**Source records**
━━━━━━━━━━
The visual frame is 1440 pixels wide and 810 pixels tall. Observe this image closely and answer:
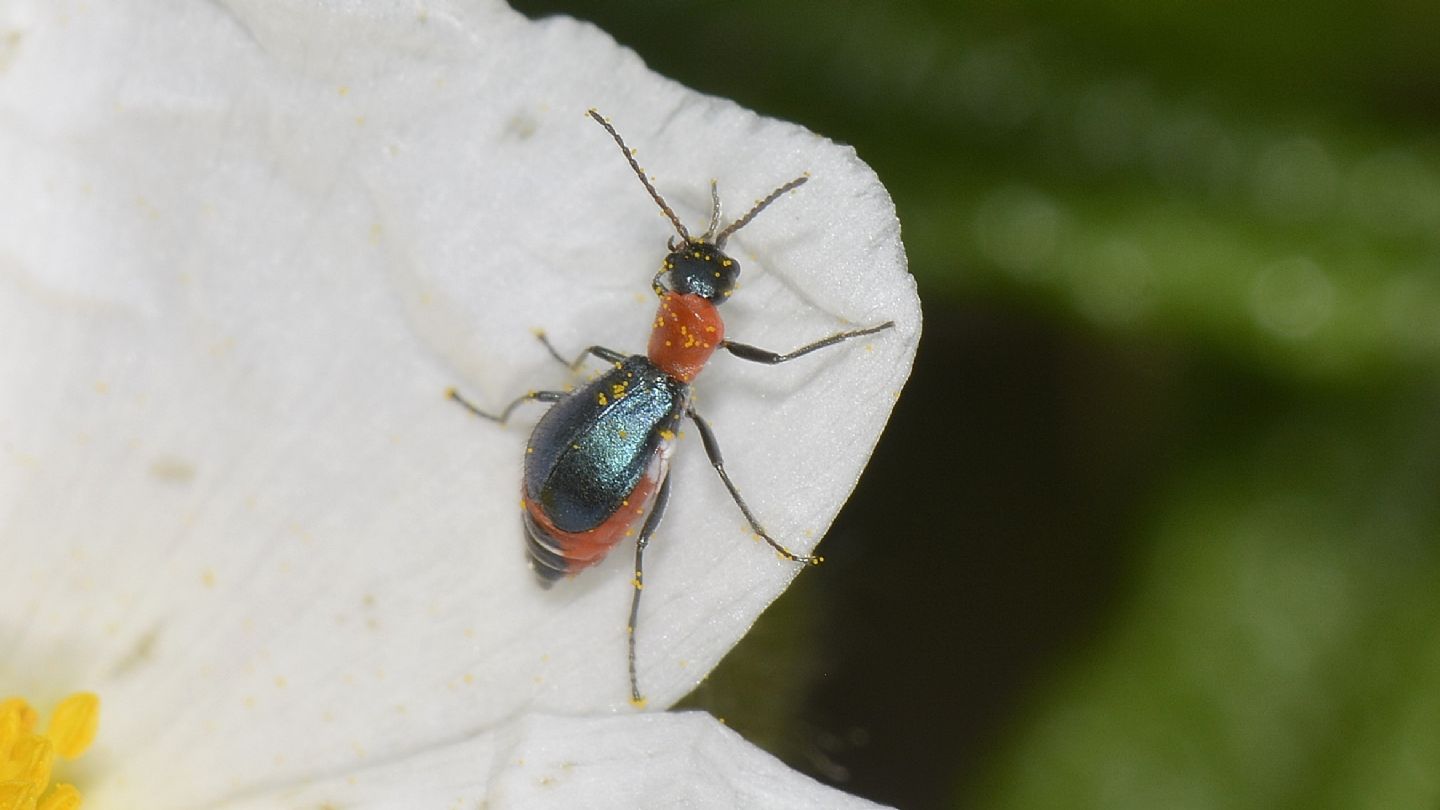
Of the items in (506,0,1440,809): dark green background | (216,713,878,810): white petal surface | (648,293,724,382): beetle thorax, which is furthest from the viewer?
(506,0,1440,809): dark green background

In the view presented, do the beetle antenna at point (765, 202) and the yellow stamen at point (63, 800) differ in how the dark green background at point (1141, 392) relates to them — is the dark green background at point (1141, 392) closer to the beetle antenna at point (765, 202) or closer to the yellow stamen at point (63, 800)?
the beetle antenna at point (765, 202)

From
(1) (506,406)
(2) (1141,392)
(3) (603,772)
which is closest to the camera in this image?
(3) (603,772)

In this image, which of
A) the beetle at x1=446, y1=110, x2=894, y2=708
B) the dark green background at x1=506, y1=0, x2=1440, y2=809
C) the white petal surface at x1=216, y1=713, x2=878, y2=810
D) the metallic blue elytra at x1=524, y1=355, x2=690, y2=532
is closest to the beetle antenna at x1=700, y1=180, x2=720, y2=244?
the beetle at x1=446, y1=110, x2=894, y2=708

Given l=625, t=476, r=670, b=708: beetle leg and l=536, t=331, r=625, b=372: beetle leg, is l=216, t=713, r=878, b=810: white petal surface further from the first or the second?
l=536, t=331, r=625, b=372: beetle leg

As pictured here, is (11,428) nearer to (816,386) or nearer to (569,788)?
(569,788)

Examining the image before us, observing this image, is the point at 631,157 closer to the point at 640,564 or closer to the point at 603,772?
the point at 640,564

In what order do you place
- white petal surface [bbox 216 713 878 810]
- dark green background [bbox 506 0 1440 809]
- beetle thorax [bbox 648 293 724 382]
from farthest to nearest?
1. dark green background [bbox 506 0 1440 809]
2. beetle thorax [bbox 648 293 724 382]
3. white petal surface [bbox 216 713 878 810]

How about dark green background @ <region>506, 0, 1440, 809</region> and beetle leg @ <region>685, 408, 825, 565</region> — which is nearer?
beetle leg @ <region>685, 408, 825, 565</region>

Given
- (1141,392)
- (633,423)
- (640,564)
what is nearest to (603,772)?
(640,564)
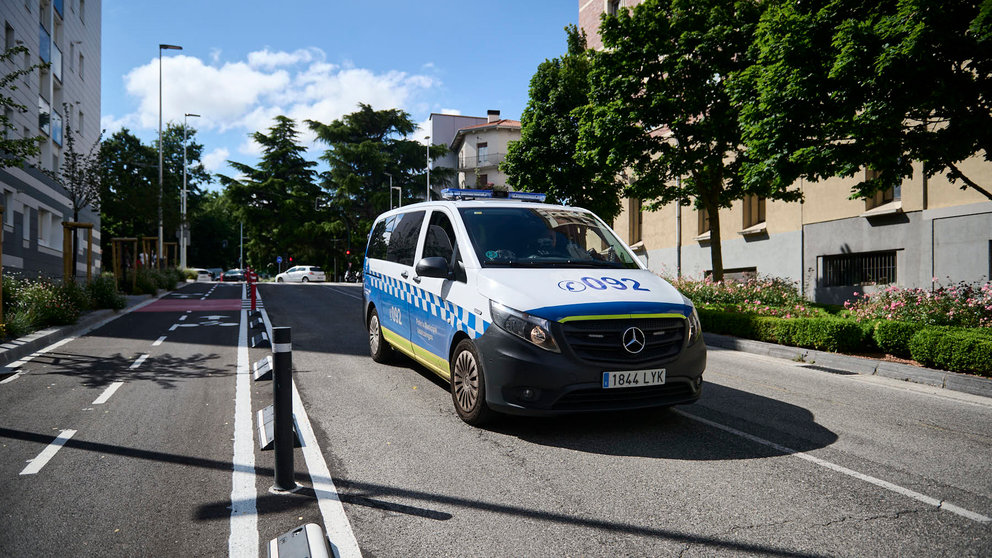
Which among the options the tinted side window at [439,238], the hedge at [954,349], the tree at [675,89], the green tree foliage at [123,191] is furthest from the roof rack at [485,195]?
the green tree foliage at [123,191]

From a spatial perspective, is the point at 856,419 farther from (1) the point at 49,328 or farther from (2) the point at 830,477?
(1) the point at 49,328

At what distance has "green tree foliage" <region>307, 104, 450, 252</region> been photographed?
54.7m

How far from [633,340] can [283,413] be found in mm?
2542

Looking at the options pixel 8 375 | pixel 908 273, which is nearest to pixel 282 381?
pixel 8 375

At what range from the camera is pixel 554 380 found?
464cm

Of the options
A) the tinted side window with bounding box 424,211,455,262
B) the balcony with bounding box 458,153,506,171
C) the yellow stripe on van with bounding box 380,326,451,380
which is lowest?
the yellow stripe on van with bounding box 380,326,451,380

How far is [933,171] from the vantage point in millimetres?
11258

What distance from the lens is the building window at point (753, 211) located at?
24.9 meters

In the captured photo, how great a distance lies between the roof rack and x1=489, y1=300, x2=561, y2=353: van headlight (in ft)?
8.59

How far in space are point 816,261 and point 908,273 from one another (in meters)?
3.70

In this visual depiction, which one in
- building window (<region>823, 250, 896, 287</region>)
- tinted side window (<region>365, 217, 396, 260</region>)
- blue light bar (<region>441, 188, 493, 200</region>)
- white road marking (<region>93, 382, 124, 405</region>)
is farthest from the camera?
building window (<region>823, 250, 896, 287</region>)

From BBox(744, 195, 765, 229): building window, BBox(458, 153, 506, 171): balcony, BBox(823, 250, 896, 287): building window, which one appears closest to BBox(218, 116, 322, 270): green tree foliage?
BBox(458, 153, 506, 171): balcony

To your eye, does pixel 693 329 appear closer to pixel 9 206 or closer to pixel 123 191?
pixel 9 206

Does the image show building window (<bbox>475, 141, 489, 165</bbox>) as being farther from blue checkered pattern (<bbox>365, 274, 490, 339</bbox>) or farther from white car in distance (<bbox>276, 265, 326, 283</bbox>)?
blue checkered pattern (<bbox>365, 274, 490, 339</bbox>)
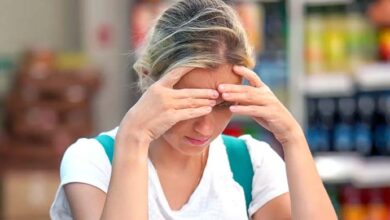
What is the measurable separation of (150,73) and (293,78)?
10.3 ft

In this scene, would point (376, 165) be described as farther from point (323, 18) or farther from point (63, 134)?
━━━━━━━━━━
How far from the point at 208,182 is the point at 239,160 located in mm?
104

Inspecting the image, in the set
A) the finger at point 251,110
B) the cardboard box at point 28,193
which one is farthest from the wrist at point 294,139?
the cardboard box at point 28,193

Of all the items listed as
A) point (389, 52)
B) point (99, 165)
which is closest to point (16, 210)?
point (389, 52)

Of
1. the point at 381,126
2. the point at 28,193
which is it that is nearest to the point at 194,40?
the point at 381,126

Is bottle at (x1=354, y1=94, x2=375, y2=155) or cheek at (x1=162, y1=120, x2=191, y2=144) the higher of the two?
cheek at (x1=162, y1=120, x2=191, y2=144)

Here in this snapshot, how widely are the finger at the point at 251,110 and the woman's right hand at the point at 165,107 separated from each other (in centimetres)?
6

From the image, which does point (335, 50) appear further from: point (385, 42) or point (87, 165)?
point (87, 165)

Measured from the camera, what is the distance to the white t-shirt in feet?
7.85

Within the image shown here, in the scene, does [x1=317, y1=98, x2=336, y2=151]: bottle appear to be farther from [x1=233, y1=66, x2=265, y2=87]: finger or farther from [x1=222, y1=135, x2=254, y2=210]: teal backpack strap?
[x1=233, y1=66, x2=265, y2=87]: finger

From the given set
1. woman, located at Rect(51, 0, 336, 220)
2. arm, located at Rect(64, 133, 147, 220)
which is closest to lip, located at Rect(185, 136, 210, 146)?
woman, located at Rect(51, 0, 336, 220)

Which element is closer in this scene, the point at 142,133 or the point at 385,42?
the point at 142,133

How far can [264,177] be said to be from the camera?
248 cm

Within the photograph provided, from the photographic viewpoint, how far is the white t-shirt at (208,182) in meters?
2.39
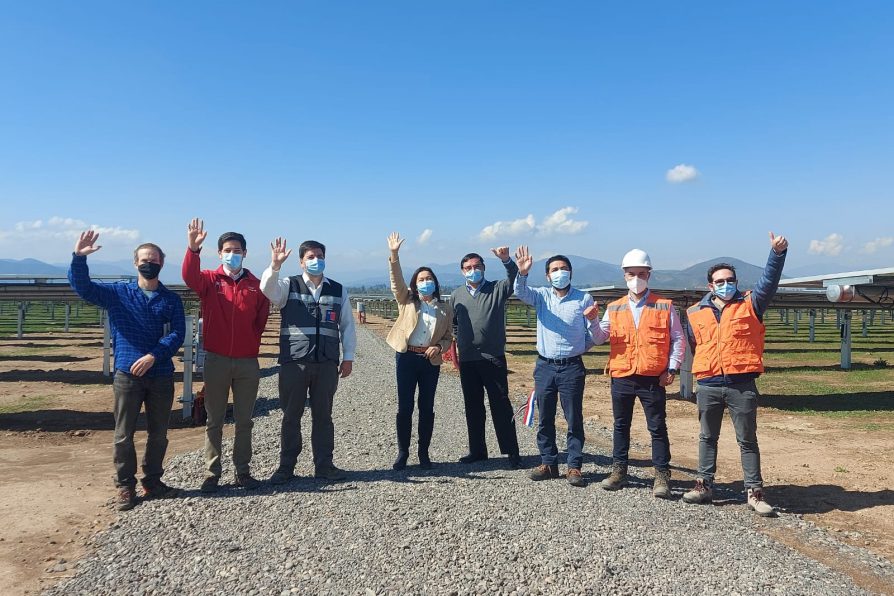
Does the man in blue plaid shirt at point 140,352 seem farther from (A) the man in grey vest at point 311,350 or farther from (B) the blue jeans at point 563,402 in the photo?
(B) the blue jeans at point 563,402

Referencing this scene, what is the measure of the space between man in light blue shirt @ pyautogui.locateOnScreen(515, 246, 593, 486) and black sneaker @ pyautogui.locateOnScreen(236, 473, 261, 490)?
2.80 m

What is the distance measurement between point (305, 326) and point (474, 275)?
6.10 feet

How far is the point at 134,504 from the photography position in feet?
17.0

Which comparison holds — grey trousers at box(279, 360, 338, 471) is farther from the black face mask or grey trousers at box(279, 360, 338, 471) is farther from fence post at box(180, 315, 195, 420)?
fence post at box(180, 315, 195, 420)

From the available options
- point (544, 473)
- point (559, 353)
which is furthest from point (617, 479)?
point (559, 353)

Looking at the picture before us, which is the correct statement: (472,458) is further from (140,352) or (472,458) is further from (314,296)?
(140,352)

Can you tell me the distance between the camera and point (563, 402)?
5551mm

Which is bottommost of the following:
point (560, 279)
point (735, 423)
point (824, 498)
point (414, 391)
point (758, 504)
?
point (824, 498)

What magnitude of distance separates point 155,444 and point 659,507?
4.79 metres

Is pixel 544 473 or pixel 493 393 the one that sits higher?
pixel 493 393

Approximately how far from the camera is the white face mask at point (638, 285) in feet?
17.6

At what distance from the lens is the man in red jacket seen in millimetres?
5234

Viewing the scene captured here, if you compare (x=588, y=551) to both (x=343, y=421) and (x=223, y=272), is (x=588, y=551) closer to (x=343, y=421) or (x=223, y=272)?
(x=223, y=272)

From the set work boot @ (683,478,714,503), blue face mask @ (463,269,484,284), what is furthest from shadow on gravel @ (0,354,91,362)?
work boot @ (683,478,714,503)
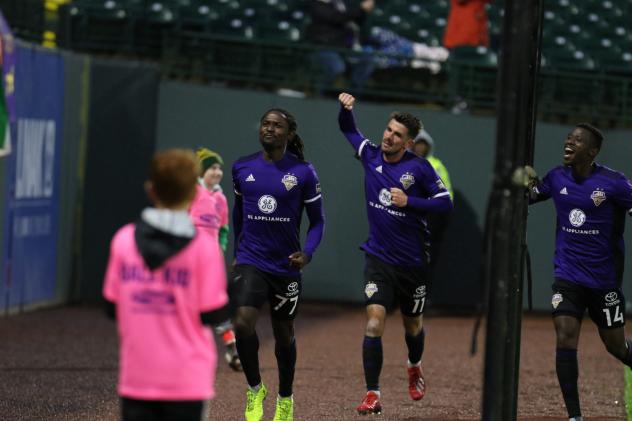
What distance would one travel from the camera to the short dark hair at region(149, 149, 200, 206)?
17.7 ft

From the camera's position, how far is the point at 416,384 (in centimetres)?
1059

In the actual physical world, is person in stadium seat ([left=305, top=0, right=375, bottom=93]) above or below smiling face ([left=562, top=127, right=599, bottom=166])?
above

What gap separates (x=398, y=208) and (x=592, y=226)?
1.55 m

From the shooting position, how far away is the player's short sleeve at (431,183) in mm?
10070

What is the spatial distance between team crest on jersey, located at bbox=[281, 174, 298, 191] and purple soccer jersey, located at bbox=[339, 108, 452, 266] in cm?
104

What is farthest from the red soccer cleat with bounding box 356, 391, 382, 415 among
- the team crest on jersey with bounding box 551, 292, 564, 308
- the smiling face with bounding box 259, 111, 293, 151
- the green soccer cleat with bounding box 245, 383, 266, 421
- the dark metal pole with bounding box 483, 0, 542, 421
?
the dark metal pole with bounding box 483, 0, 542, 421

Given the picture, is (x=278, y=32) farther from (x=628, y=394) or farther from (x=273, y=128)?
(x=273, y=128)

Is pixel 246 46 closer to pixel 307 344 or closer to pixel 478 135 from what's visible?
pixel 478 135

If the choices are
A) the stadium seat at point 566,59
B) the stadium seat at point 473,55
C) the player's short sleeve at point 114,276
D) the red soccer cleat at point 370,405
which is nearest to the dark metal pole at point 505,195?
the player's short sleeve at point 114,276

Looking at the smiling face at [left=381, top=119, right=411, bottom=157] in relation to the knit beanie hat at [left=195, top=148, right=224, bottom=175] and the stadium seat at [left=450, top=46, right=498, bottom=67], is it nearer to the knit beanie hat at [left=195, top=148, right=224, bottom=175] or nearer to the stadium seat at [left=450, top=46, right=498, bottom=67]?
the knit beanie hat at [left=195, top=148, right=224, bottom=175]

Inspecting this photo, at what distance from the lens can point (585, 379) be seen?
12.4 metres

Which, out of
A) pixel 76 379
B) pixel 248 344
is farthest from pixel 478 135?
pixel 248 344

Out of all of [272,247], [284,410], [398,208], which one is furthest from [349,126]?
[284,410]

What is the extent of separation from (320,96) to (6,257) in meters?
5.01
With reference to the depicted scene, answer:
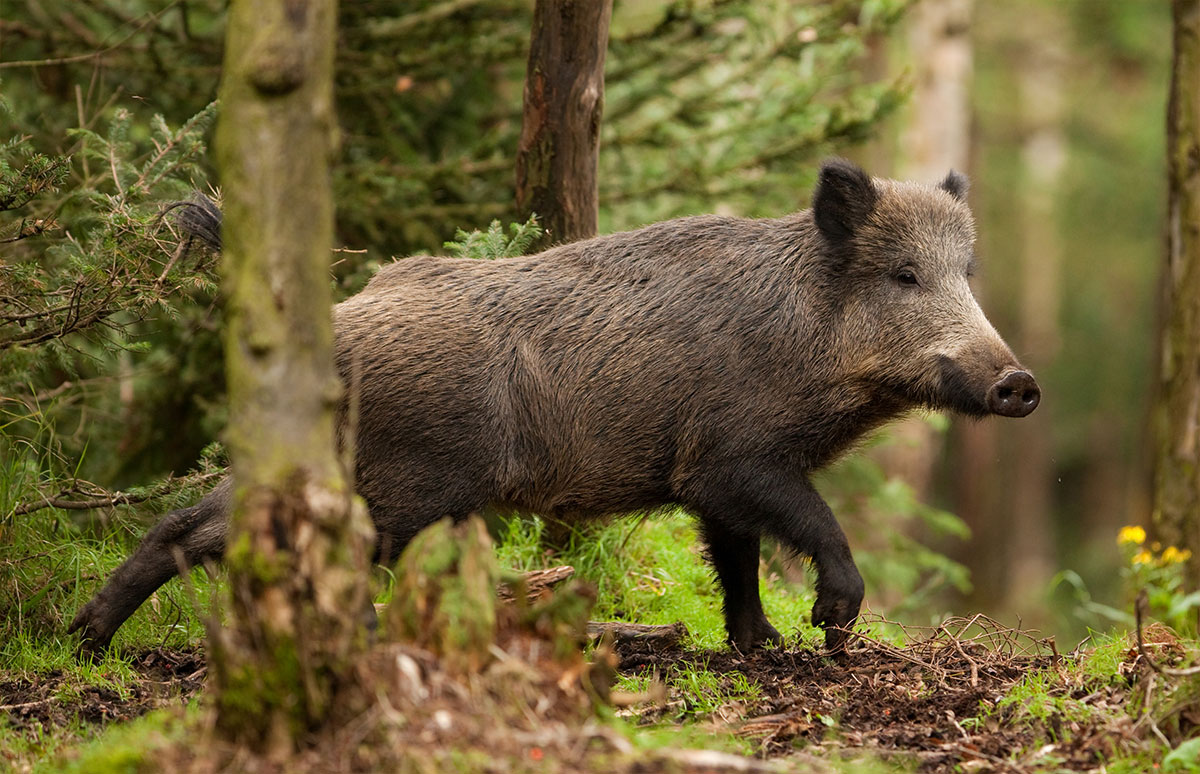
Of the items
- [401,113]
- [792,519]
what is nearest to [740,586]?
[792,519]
━━━━━━━━━━
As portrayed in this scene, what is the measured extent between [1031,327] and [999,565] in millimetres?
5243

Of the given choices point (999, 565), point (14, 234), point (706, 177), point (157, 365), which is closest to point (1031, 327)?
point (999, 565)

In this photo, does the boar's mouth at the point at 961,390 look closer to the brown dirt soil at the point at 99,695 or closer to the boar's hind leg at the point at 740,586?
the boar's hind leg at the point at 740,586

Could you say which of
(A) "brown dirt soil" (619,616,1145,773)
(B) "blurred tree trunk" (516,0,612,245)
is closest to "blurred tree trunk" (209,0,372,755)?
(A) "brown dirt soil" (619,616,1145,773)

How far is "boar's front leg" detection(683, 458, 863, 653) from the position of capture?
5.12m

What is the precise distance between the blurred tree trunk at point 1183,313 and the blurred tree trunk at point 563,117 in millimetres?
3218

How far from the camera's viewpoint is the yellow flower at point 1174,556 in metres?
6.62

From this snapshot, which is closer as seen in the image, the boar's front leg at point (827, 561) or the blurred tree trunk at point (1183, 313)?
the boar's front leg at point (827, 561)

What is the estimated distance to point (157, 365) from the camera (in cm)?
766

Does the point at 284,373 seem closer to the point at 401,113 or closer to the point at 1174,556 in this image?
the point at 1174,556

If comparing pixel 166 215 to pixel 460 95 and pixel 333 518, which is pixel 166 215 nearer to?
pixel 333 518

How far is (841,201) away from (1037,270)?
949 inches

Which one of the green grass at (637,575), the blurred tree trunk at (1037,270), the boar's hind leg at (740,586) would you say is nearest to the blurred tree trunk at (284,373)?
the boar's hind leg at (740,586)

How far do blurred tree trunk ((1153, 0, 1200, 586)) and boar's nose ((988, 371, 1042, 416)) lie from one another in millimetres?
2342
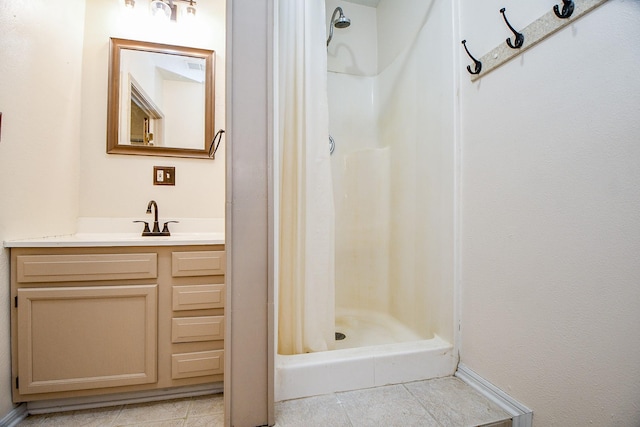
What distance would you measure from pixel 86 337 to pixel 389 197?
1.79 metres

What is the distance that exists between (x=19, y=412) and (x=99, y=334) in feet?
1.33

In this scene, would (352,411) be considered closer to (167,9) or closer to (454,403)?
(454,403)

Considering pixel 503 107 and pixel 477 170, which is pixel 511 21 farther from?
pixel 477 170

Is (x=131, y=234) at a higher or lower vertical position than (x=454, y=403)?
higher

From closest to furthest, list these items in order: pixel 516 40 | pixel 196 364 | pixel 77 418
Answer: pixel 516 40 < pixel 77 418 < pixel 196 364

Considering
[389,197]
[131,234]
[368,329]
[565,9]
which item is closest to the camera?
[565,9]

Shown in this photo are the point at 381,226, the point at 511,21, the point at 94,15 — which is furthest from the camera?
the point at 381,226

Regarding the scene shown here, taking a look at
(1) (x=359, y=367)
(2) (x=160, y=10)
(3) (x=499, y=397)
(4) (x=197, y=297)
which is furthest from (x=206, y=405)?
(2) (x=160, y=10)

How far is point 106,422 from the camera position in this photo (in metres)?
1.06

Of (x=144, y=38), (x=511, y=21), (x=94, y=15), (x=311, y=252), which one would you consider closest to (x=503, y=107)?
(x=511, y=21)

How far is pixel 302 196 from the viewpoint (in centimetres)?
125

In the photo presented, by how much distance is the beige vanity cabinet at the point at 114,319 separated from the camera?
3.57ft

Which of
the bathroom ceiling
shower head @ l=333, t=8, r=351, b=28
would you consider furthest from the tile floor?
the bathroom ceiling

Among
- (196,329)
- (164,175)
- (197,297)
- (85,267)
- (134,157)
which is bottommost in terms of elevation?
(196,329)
━━━━━━━━━━
**What needs to be done**
Locate every line in the records above that contains the string "captured" and copy each of those lines. Case counts.

**Result of this exercise**
In the captured photo, how great a distance lies between the roof rack and x1=489, y1=300, x2=561, y2=353: van headlight (in ft)?
Viewing the scene captured here, if you compare (x=588, y=551) to both (x=343, y=421) and (x=223, y=272), is (x=588, y=551) closer to (x=343, y=421) or (x=223, y=272)?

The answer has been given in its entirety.